> [INFORMATION SUPPLIED]
□ □ □ □ □ □ □

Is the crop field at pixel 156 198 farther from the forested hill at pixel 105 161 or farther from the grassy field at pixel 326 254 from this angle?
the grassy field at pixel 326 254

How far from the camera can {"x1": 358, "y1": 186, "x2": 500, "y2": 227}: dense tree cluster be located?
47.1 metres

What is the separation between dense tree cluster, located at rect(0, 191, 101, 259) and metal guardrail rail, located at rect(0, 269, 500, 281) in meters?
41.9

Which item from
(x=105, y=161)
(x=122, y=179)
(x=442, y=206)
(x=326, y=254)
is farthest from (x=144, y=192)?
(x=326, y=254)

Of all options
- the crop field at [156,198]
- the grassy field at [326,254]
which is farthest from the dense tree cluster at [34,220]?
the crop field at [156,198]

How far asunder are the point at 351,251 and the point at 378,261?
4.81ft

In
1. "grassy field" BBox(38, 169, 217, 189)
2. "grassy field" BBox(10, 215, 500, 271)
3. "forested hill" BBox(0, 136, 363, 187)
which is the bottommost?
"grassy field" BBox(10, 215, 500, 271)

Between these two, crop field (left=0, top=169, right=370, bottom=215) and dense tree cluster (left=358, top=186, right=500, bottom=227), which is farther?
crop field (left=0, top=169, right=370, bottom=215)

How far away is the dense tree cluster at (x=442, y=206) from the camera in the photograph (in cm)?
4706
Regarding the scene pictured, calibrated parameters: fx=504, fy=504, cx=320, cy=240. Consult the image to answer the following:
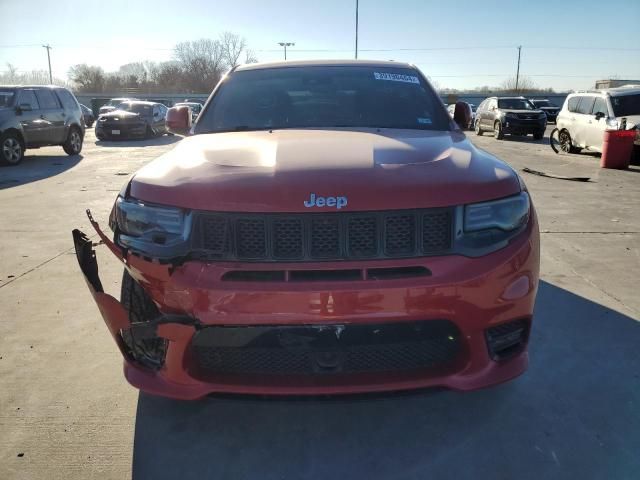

□ □ □ □ □ □ □

> [DIRECTIVE] Rewrite the listing above, swapping every occurrence of "dense tree cluster" for "dense stand of trees" and keeping everything else the same. Omit the pictures from your answer.

> [PROBLEM SOLUTION]
Is the crop field at pixel 156 198 farther from the forested hill at pixel 105 161 or farther from the grassy field at pixel 326 254 from this angle?
the grassy field at pixel 326 254

How far from the camera can {"x1": 358, "y1": 186, "x2": 500, "y2": 227}: dense stand of trees be located?
47.1 metres

What is the separation between dense stand of trees, located at rect(0, 191, 101, 259) and metal guardrail rail, located at rect(0, 269, 500, 281) in meters?
41.9

Which item from
(x=105, y=161)
(x=122, y=179)
(x=442, y=206)
(x=326, y=254)
is farthest from (x=144, y=192)?
(x=326, y=254)

Of all options
- the crop field at [156,198]
- the grassy field at [326,254]
which is farthest from the dense stand of trees at [34,220]?
the crop field at [156,198]

How far asunder are the point at 351,251 and the point at 378,261?
4.81ft

In
1. "grassy field" BBox(38, 169, 217, 189)
2. "grassy field" BBox(10, 215, 500, 271)
3. "forested hill" BBox(0, 136, 363, 187)
which is the bottommost?
"grassy field" BBox(10, 215, 500, 271)

Between these two, crop field (left=0, top=169, right=370, bottom=215) and dense stand of trees (left=358, top=186, right=500, bottom=227), which is farther?
crop field (left=0, top=169, right=370, bottom=215)

How far away is the dense stand of trees at (x=442, y=206) from the camera in the photograph (in cm)?
4706
Regarding the scene pictured, calibrated parameters: fx=504, fy=504, cx=320, cy=240. Consult the image to answer the following:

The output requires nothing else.